While some of the passengers were travelling to Juneau where they would go to the airport, this trip is mostly a tourist excursion and the majority are booked for a return trip.  The skipper, Glenn Jackson, was from Kansas; a lot of Alaskans are from somewhere else, but the plains of Kansas to the fiords of Eastern Alaska seems a big contrast. Glen meandered the boat to show us stuff he knew would be there. First up were the Steller Sealions:



 On the way back we saw some others who may have been at their bachelor pad. They are all gray and there were only a few gray ones (males) at the colony so we suspect that these are juvenile males, hanging out until they are big enough to challenge for a place on the beach. Maybe they were there to see tourists.
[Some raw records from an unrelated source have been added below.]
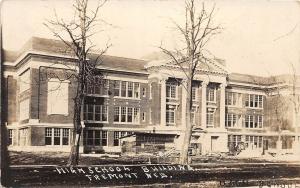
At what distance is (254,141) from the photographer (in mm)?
9289

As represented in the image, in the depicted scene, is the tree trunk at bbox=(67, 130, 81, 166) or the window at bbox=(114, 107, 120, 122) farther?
the window at bbox=(114, 107, 120, 122)

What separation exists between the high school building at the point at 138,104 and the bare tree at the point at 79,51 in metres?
0.10

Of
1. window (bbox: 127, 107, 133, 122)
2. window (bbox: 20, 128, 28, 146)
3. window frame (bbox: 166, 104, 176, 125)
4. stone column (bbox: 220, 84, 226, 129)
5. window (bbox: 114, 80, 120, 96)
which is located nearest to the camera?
window (bbox: 20, 128, 28, 146)

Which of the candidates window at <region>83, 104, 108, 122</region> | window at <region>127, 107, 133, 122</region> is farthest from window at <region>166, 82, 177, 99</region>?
window at <region>83, 104, 108, 122</region>

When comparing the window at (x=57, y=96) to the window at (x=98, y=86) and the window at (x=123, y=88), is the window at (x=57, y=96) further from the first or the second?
the window at (x=123, y=88)

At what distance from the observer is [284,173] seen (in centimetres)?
937

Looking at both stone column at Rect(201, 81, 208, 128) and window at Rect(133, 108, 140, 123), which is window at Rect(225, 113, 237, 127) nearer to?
stone column at Rect(201, 81, 208, 128)

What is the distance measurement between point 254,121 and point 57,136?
3828mm

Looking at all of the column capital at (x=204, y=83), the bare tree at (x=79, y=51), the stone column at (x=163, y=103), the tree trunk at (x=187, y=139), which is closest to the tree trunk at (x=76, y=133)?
the bare tree at (x=79, y=51)

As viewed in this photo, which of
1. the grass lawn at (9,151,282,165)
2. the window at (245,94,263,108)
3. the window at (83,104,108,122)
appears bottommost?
the grass lawn at (9,151,282,165)

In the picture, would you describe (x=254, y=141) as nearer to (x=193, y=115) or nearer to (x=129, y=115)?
(x=193, y=115)

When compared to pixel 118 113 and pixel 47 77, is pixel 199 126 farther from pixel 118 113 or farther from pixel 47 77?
pixel 47 77

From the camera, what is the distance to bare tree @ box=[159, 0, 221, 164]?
27.7 feet

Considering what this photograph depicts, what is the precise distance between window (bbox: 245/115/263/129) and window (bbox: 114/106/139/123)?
226cm
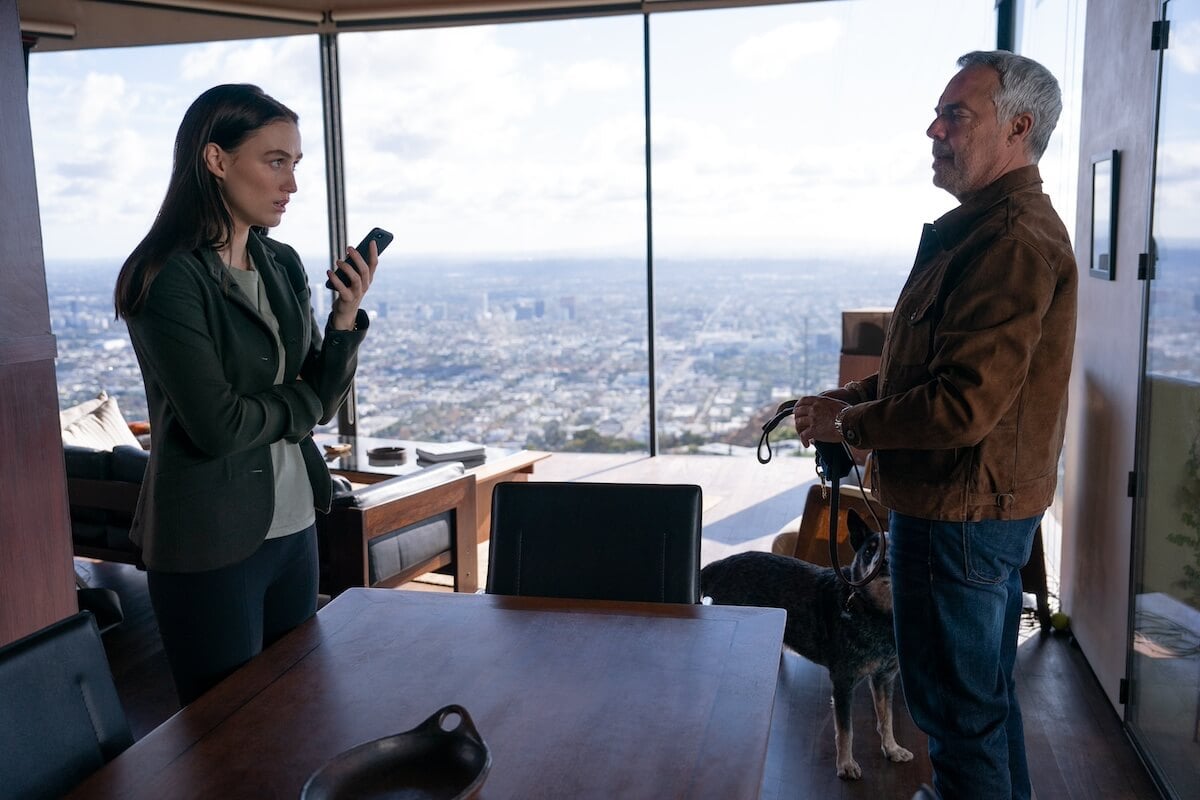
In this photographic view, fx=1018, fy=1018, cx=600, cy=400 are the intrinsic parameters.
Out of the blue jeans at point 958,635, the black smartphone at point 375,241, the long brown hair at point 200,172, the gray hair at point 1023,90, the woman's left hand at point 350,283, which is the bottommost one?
the blue jeans at point 958,635

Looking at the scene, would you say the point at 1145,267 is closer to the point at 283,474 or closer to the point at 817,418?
the point at 817,418

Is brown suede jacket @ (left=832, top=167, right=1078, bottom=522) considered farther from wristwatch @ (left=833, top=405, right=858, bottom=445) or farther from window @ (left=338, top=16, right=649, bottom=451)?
window @ (left=338, top=16, right=649, bottom=451)

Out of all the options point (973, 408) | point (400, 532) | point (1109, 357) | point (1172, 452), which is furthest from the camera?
point (400, 532)

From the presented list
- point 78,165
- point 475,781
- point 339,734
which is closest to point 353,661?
point 339,734

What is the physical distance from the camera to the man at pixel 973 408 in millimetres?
1694

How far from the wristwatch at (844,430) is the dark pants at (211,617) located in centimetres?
103

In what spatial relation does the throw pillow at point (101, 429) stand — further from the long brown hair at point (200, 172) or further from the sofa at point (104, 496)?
the long brown hair at point (200, 172)

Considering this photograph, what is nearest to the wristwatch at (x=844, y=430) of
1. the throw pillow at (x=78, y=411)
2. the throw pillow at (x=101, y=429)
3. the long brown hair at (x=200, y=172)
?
the long brown hair at (x=200, y=172)

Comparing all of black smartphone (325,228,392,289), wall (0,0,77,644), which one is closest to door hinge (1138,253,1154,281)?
black smartphone (325,228,392,289)

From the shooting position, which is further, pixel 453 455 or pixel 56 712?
pixel 453 455

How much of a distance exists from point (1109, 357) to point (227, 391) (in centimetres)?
260

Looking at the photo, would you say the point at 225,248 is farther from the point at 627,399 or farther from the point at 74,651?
the point at 627,399

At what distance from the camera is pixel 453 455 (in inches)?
189

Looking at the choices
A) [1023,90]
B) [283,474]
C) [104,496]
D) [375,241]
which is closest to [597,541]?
[283,474]
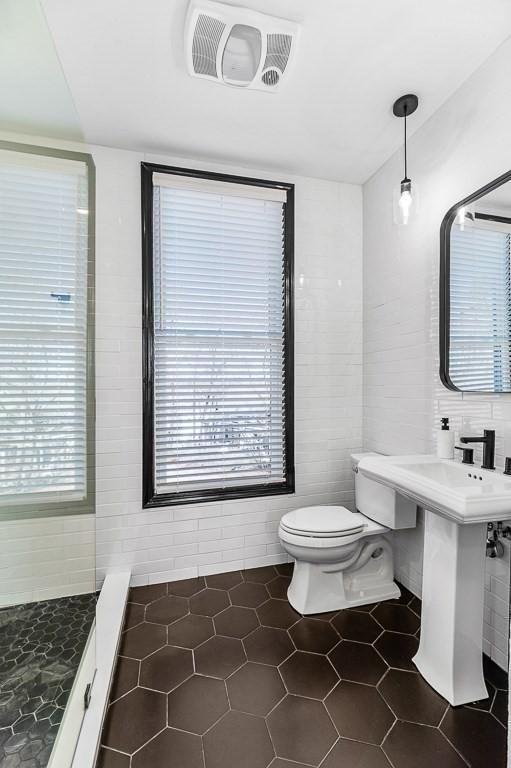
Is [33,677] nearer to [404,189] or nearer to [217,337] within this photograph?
[217,337]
Next up we saw a humpback whale. She's well known to the mariners because of distinctive markings. She was circling schools of fish, compressing them into a tighter bunch, and then lunging with her mouth open to gobble them up. The cycle would repeat every 3 or 4 minutes. It was like watching an Attenborough show except we didn't get the underwater shots.

Along the way we say a few birds, especially bald eagles and surf scoties (pronounced with a long "o"). Groups of up to a dozen scoties skimmed about 10 cm over the water looking for fish. Apparently they are on the fiords until the ice melts in the lakes and they will move inland then.

Juneu itself was a disappointment. Full of tourist tak, recently relocated from the Carribean. There were three cruiseships so no shortage of customers. We walked a bit, ate, visited a salmon hatchery.  The hatchery was a not-for-profit enterprise, capturing returning males and females, stripping them of their eggs and sperm, making a soup of it, raising the hatchlings and releasing them.

The trip back showed more birds, sealions, whales, glaciers, etc. There's only about 2 or 3 hours of dark here at present so running out of light isn't a big risk. Even the "dark" doesn't require a torch for a walk.

On our return the wonderful Fred had reapired our water so all was well.  We could shower indoors.